The Yaxell Ketu slicer features an 18 cm blade made from trilaminate (San‑Mai) stainless steel, with a core of sintered SG2 powder‑metallurgy steel. The Rockwell hardness is 63 HRC, and the blade has a hammered Tsuchime finish, reducing friction and preventing food from sticking during slicing.
The handle is crafted from Pakka wood, adorned with the Yaxell kanji logo and a decorative samurai crest. This knife is engineered to deliver exceptional long‑lasting sharpness and precise cutting performance.
✅ Proper Maintenance
Hand-wash the knife with warm water, then dry it with a soft cloth to preserve sharpness and material quality.

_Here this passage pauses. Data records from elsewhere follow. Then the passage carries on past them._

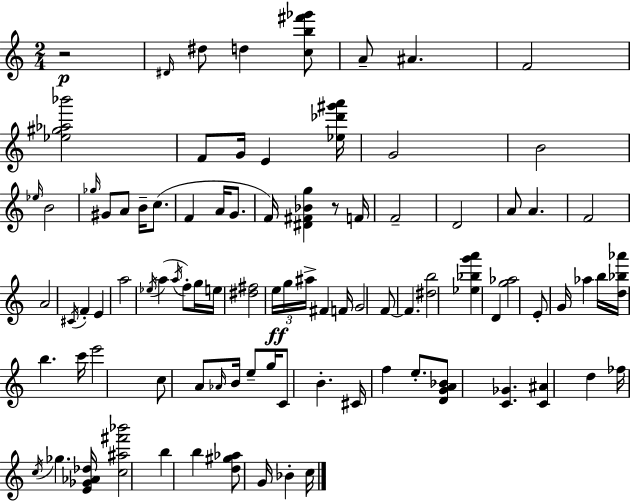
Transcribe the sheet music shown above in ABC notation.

X:1
T:Untitled
M:2/4
L:1/4
K:Am
z2 ^D/4 ^d/2 d [cb^f'_g']/2 A/2 ^A F2 [_e^g_a_b']2 F/2 G/4 E [_e_d'^g'a']/4 G2 B2 _e/4 B2 _g/4 ^G/2 A/2 B/4 c/2 F A/4 G/2 F/4 [^D^F_Bg] z/2 F/4 F2 D2 A/2 A F2 A2 ^C/4 F E a2 _e/4 a a/4 f/2 g/4 e/4 [^d^f]2 e/4 g/4 ^a/4 ^F F/4 G2 F/2 F [^db]2 [_e_bg'a'] D [g_a]2 E/2 G/4 _a b/4 [d_b_a']/4 b c'/4 e'2 c/2 A/2 _A/4 B/4 e/2 g/4 C/2 B ^C/4 f e/2 [DGA_B]/2 [C_G] [C^A] d _f/4 c/4 _g [E_G_A_d]/4 [c^a^f'_b']2 b b [d^g_a]/2 G/4 _B c/4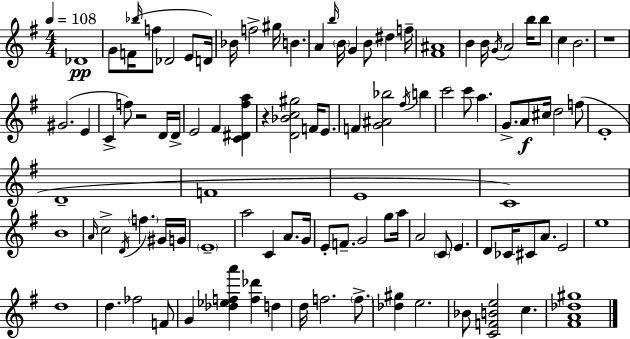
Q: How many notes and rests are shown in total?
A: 103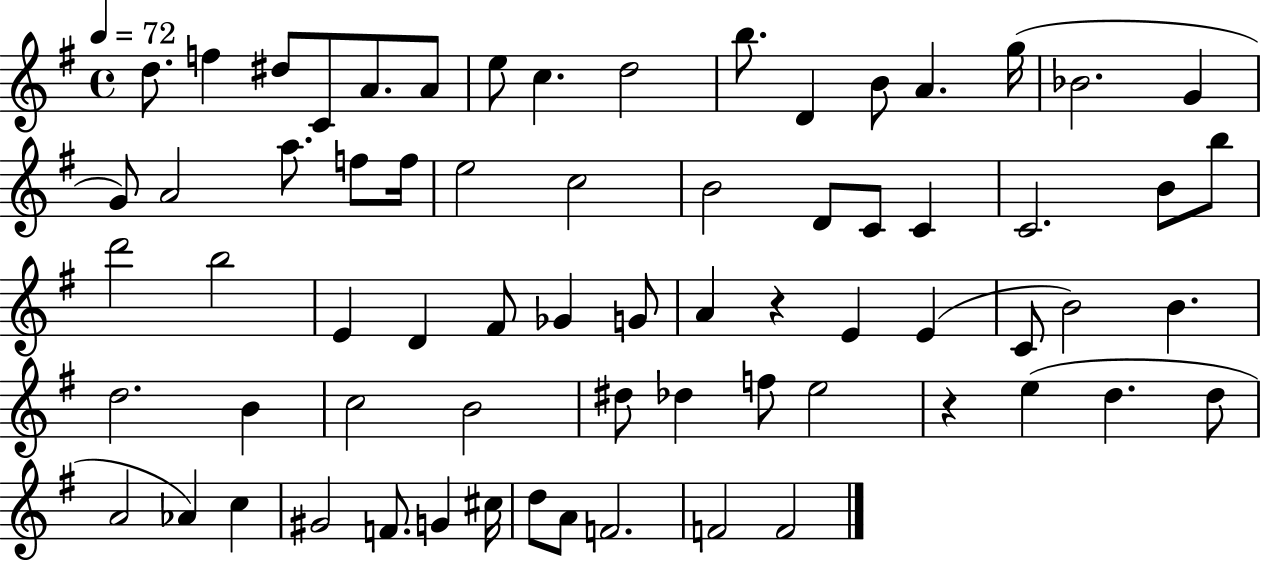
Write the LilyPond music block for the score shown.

{
  \clef treble
  \time 4/4
  \defaultTimeSignature
  \key g \major
  \tempo 4 = 72
  d''8. f''4 dis''8 c'8 a'8. a'8 | e''8 c''4. d''2 | b''8. d'4 b'8 a'4. g''16( | bes'2. g'4 | \break g'8) a'2 a''8. f''8 f''16 | e''2 c''2 | b'2 d'8 c'8 c'4 | c'2. b'8 b''8 | \break d'''2 b''2 | e'4 d'4 fis'8 ges'4 g'8 | a'4 r4 e'4 e'4( | c'8 b'2) b'4. | \break d''2. b'4 | c''2 b'2 | dis''8 des''4 f''8 e''2 | r4 e''4( d''4. d''8 | \break a'2 aes'4) c''4 | gis'2 f'8. g'4 cis''16 | d''8 a'8 f'2. | f'2 f'2 | \break \bar "|."
}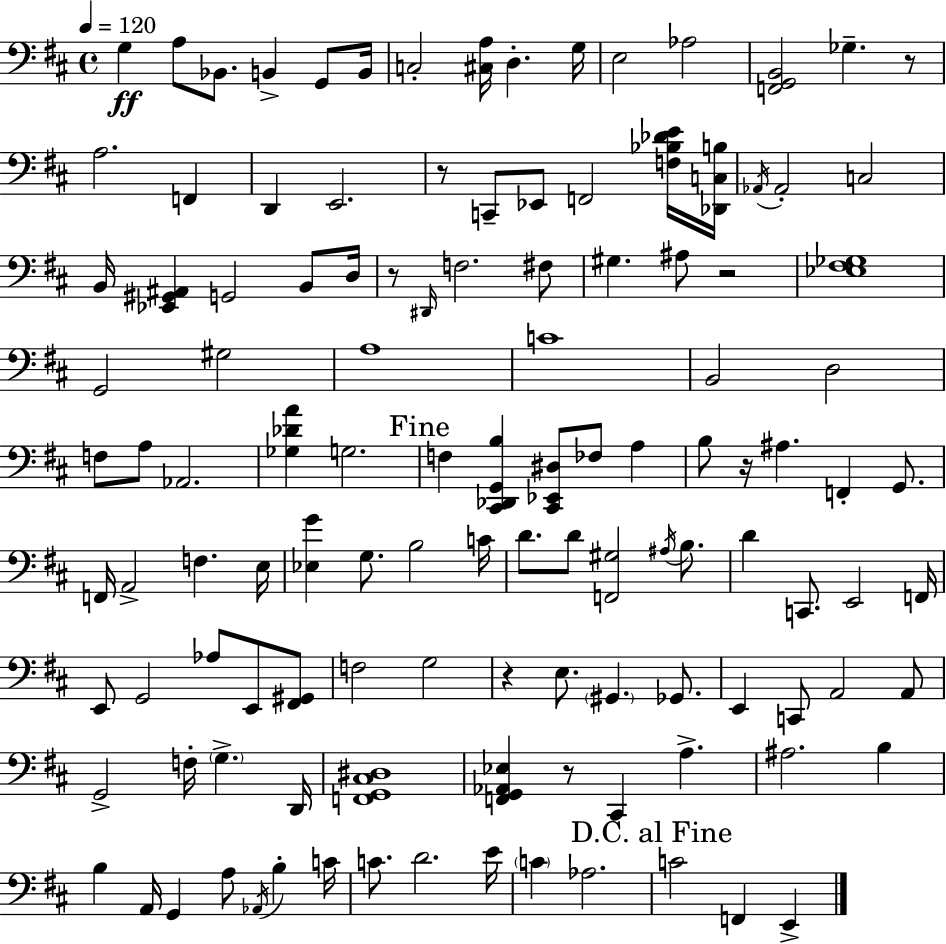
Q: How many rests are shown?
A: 7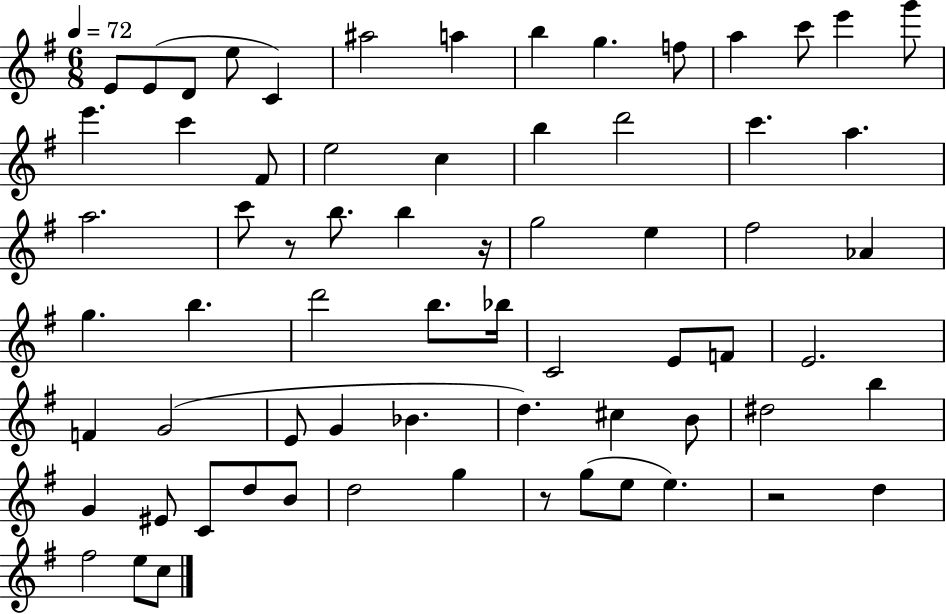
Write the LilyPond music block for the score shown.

{
  \clef treble
  \numericTimeSignature
  \time 6/8
  \key g \major
  \tempo 4 = 72
  e'8 e'8( d'8 e''8 c'4) | ais''2 a''4 | b''4 g''4. f''8 | a''4 c'''8 e'''4 g'''8 | \break e'''4. c'''4 fis'8 | e''2 c''4 | b''4 d'''2 | c'''4. a''4. | \break a''2. | c'''8 r8 b''8. b''4 r16 | g''2 e''4 | fis''2 aes'4 | \break g''4. b''4. | d'''2 b''8. bes''16 | c'2 e'8 f'8 | e'2. | \break f'4 g'2( | e'8 g'4 bes'4. | d''4.) cis''4 b'8 | dis''2 b''4 | \break g'4 eis'8 c'8 d''8 b'8 | d''2 g''4 | r8 g''8( e''8 e''4.) | r2 d''4 | \break fis''2 e''8 c''8 | \bar "|."
}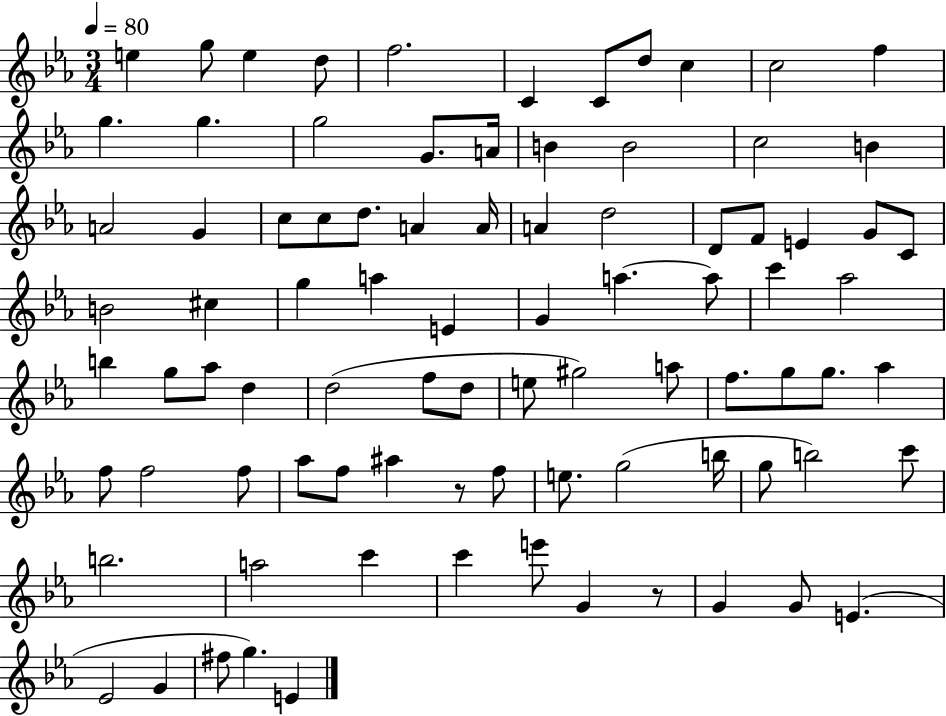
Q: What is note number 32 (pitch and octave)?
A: E4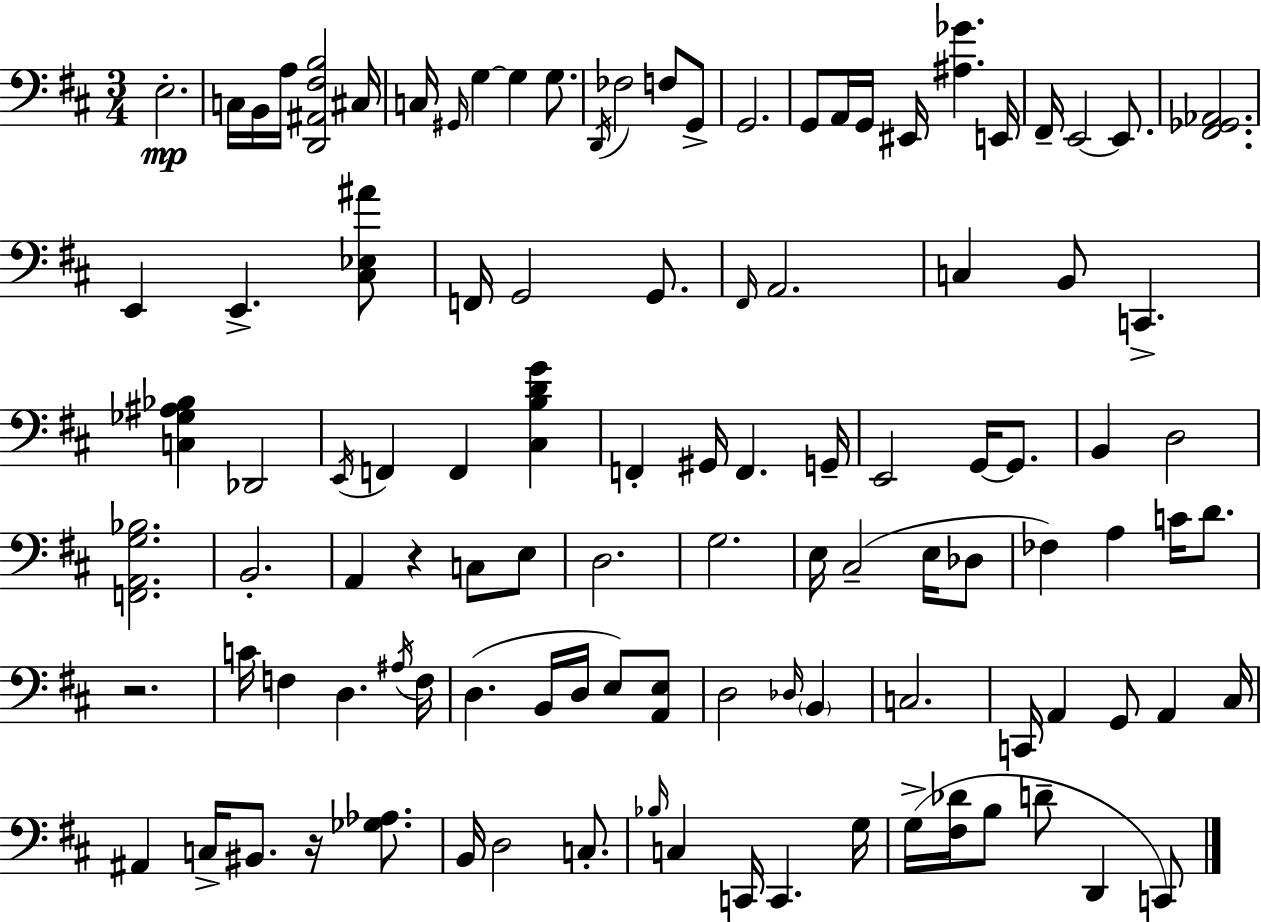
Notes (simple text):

E3/h. C3/s B2/s A3/s [D2,A#2,F#3,B3]/h C#3/s C3/s G#2/s G3/q G3/q G3/e. D2/s FES3/h F3/e G2/e G2/h. G2/e A2/s G2/s EIS2/s [A#3,Gb4]/q. E2/s F#2/s E2/h E2/e. [F#2,Gb2,Ab2]/h. E2/q E2/q. [C#3,Eb3,A#4]/e F2/s G2/h G2/e. F#2/s A2/h. C3/q B2/e C2/q. [C3,Gb3,A#3,Bb3]/q Db2/h E2/s F2/q F2/q [C#3,B3,D4,G4]/q F2/q G#2/s F2/q. G2/s E2/h G2/s G2/e. B2/q D3/h [F2,A2,G3,Bb3]/h. B2/h. A2/q R/q C3/e E3/e D3/h. G3/h. E3/s C#3/h E3/s Db3/e FES3/q A3/q C4/s D4/e. R/h. C4/s F3/q D3/q. A#3/s F3/s D3/q. B2/s D3/s E3/e [A2,E3]/e D3/h Db3/s B2/q C3/h. C2/s A2/q G2/e A2/q C#3/s A#2/q C3/s BIS2/e. R/s [Gb3,Ab3]/e. B2/s D3/h C3/e. Bb3/s C3/q C2/s C2/q. G3/s G3/s [F#3,Db4]/s B3/e D4/e D2/q C2/e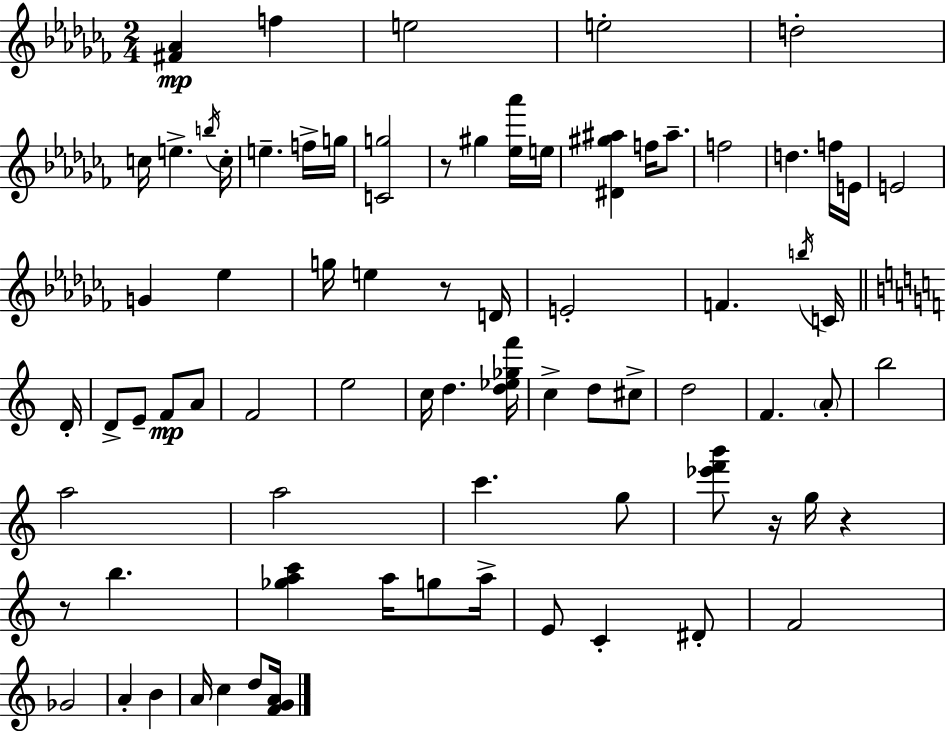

For long-lasting precision, use whetstones, while ceramic honing rods are excellent for fine edge adjustments during use.
Always store the knife properly to avoid contact with other utensils and potential damage.
It is recommended to use cutting boards made of wood, plastic, or rubber, as they are gentler on the blade and prolong its lifespan.
⚠️ Special Note for Traditional Japanese Steels
Japanese knives with high carbon content require special care to prevent oxidation and rust.
After each use, thoroughly wash with warm water and immediately dry with a soft cloth.
It is advisable to occasionally apply a thin layer of mineral or camellia oil on the blade for additional protection against corrosion.
Store knives in a dry place, avoiding prolonged exposure to moisture or aggressive cleaning agents.
? What to Avoid
Do not use the knife on hard surfaces such as glass, ceramics, steel, metal tables, or baking trays.
Do not cut bones or frozen foods, as this can damage the knife edge.
Do not wash the knife in a dishwasher—chemicals and high temperatures can compromise the integrity of both blade and handle.
A Japanese knife is a precision tool designed for specific culinary tasks. Do not use it for improper activities such as cutting bones, opening cans, or processing hard materials.